Data for the task ▸
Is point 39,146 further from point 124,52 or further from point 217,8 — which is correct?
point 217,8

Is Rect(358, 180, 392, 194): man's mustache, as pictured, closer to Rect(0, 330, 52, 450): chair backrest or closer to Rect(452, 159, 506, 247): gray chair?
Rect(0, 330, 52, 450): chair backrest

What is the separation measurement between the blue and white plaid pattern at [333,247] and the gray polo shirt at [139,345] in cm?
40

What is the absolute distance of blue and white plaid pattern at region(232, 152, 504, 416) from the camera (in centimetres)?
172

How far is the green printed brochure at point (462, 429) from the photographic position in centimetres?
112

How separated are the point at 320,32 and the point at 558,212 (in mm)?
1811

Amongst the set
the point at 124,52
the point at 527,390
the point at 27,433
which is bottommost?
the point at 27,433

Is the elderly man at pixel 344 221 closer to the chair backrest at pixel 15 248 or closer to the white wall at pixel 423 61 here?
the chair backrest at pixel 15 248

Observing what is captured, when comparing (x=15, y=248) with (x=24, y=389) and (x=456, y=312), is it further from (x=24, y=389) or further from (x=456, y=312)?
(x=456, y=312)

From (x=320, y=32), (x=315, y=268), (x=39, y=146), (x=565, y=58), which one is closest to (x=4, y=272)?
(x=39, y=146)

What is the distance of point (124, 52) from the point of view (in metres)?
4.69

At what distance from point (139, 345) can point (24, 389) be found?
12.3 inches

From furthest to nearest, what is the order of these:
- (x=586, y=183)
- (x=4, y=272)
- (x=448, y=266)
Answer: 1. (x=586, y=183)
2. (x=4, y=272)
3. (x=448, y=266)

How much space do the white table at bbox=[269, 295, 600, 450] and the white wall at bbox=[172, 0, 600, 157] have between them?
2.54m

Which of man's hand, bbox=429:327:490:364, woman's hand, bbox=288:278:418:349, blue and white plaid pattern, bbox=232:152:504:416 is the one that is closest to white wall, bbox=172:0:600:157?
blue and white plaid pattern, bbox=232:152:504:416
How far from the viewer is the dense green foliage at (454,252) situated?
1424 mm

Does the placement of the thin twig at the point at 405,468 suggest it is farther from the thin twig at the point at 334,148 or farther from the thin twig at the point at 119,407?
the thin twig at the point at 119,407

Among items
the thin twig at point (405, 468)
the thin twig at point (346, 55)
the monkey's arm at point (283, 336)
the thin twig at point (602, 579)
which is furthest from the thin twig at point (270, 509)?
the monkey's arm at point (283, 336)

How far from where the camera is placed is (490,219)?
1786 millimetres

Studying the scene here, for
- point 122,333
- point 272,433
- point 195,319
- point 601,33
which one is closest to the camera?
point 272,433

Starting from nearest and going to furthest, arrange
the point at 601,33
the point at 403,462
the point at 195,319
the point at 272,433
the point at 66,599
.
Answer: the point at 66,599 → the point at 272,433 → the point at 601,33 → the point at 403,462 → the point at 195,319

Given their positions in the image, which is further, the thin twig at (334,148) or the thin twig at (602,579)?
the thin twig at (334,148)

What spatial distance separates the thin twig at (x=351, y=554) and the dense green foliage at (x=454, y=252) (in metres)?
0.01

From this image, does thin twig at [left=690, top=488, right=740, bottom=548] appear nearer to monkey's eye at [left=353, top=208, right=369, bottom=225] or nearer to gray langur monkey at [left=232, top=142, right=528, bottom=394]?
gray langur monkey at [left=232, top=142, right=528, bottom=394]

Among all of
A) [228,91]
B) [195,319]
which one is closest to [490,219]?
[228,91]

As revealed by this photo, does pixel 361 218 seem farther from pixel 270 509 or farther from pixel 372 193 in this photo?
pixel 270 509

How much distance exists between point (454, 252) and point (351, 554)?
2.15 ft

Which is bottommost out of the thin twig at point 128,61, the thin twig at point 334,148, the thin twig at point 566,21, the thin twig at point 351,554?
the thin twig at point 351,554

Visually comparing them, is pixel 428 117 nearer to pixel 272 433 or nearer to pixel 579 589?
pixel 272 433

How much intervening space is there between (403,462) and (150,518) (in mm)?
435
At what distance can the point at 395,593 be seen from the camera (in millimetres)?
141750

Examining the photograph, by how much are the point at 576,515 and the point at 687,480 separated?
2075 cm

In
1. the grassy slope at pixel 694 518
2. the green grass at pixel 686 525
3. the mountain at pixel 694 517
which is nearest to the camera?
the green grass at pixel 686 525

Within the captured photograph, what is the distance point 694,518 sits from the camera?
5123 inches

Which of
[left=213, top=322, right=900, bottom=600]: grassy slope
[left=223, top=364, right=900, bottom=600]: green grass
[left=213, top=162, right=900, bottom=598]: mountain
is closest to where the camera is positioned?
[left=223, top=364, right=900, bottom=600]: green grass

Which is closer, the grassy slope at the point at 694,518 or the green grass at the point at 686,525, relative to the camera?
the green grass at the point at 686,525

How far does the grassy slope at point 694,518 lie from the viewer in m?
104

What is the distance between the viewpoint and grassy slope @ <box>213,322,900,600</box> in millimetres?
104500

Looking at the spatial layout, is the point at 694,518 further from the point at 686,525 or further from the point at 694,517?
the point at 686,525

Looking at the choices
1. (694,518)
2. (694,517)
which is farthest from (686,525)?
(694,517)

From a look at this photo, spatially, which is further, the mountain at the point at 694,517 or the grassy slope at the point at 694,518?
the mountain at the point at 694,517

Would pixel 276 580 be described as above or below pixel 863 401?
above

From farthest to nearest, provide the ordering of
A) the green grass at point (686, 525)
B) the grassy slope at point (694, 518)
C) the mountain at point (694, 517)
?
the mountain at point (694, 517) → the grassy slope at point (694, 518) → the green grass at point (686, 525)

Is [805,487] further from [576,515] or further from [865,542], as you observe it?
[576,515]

Exercise requirements ▸
Extract all of the data above without altering anything.

Task response ▸
Is point 39,146 further from point 124,52 or further from point 217,8 — which is correct?
point 217,8

Is Rect(358, 180, 392, 194): man's mustache, as pictured, closer to Rect(0, 330, 52, 450): chair backrest or closer to Rect(452, 159, 506, 247): gray chair?
Rect(0, 330, 52, 450): chair backrest

What is the separation measurement between the blue and white plaid pattern at [333,247] and the gray polo shirt at [139,345] in cm?
40

What is the absolute distance of blue and white plaid pattern at region(232, 152, 504, 416) from the camera (in centimetres)?
172

How far is the green printed brochure at point (462, 429) from the photographic position in centimetres?
112

How separated are the point at 320,32 and the point at 558,212 (in mm)?
1811

Amongst the set
the point at 124,52
the point at 527,390
the point at 27,433
which is bottommost?
the point at 27,433

Is the elderly man at pixel 344 221 closer to the chair backrest at pixel 15 248 or closer to the white wall at pixel 423 61 here?
the chair backrest at pixel 15 248

Observing what is captured, when comparing (x=15, y=248) with (x=24, y=389) and (x=456, y=312), is it further from (x=24, y=389) or further from (x=456, y=312)?
(x=456, y=312)

From (x=320, y=32), (x=315, y=268), (x=39, y=146), (x=565, y=58), which one is closest to (x=4, y=272)?
(x=39, y=146)

What is the distance of point (124, 52) from the point of view (in metres)?
4.69

At what distance from point (139, 345) can point (24, 389) be found?
12.3 inches

From furthest to nearest, what is the order of these:
- (x=586, y=183)
- (x=4, y=272)
- (x=448, y=266)
Answer: 1. (x=586, y=183)
2. (x=4, y=272)
3. (x=448, y=266)

How much space do the white table at bbox=[269, 295, 600, 450] and the white wall at bbox=[172, 0, 600, 157] have between them?
2.54m

Which of man's hand, bbox=429:327:490:364, woman's hand, bbox=288:278:418:349, blue and white plaid pattern, bbox=232:152:504:416 is the one that is closest to white wall, bbox=172:0:600:157?
blue and white plaid pattern, bbox=232:152:504:416
How far from the viewer is the dense green foliage at (454,252) situated?
1424 mm

Does the placement of the thin twig at the point at 405,468 suggest it is farther from the thin twig at the point at 334,148 or farther from the thin twig at the point at 119,407?
the thin twig at the point at 119,407

Among items
the thin twig at point (405, 468)
the thin twig at point (346, 55)
the monkey's arm at point (283, 336)
the thin twig at point (602, 579)
which is furthest from the thin twig at point (270, 509)?
the monkey's arm at point (283, 336)

How far from where the camera is placed is (490,219)?
1786 millimetres

Studying the scene here, for
- point 122,333
- point 272,433
- point 195,319
- point 601,33
which one is closest to the camera?
point 272,433

Starting from nearest and going to furthest, arrange
the point at 601,33
the point at 403,462
the point at 195,319
the point at 272,433
the point at 66,599
.
Answer: the point at 66,599 → the point at 272,433 → the point at 601,33 → the point at 403,462 → the point at 195,319

Given their positions in the image, which is further, the thin twig at (334,148) or the thin twig at (602,579)?
the thin twig at (334,148)

What spatial distance separates the thin twig at (x=351, y=554) and the dense green foliage at (x=454, y=252) (in metres)?
0.01

From this image, does thin twig at [left=690, top=488, right=740, bottom=548] appear nearer to monkey's eye at [left=353, top=208, right=369, bottom=225] or nearer to gray langur monkey at [left=232, top=142, right=528, bottom=394]?
gray langur monkey at [left=232, top=142, right=528, bottom=394]

Among all of
A) [228,91]
B) [195,319]
which one is closest to [490,219]?
[228,91]

As revealed by this photo, does pixel 361 218 seem farther from pixel 270 509 or farther from pixel 372 193 in this photo?
pixel 270 509

How much distance exists between point (454, 252) and point (351, 554)?
2.15 ft

Which is bottommost out of the thin twig at point 128,61, the thin twig at point 334,148, the thin twig at point 566,21, the thin twig at point 351,554?
the thin twig at point 351,554

Visually comparing them, is pixel 428 117 nearer to pixel 272 433 or nearer to pixel 579 589?
pixel 272 433

How much intervening space is there between (403,462) and (150,518) (in mm)?
435
At what distance can the point at 395,593 be seen from the camera (in millimetres)?
141750

Examining the photograph, by how much are the point at 576,515 and the point at 687,480 separated?
2075 cm

In
1. the grassy slope at pixel 694 518
2. the green grass at pixel 686 525
3. the mountain at pixel 694 517
which is nearest to the camera?
the green grass at pixel 686 525

Within the captured photograph, what is the distance point 694,518 sits from the camera?
5123 inches

Which of
[left=213, top=322, right=900, bottom=600]: grassy slope
[left=223, top=364, right=900, bottom=600]: green grass
[left=213, top=162, right=900, bottom=598]: mountain
is closest to where the camera is positioned?
[left=223, top=364, right=900, bottom=600]: green grass

Which is closer, the grassy slope at the point at 694,518 or the green grass at the point at 686,525, relative to the camera?
the green grass at the point at 686,525

How far does the grassy slope at point 694,518 lie from the viewer in m?
104

What is the distance between the viewpoint and grassy slope @ <box>213,322,900,600</box> in millimetres?
104500

Looking at the spatial layout, is the point at 694,518 further from the point at 686,525 or further from the point at 694,517?
the point at 686,525

Looking at the choices
1. (694,518)
2. (694,517)
which is farthest from (686,525)?
(694,517)

From a look at this photo, spatially, which is further, the mountain at the point at 694,517 or the grassy slope at the point at 694,518?
the mountain at the point at 694,517

Would pixel 276 580 be described as above or below pixel 863 401?
above

From farthest to nearest, provide the ordering of
A) the green grass at point (686, 525)
B) the grassy slope at point (694, 518)
C) the mountain at point (694, 517)
?
the mountain at point (694, 517) → the grassy slope at point (694, 518) → the green grass at point (686, 525)

Is [805,487] further from [576,515] or further from [865,542], as you observe it?
[576,515]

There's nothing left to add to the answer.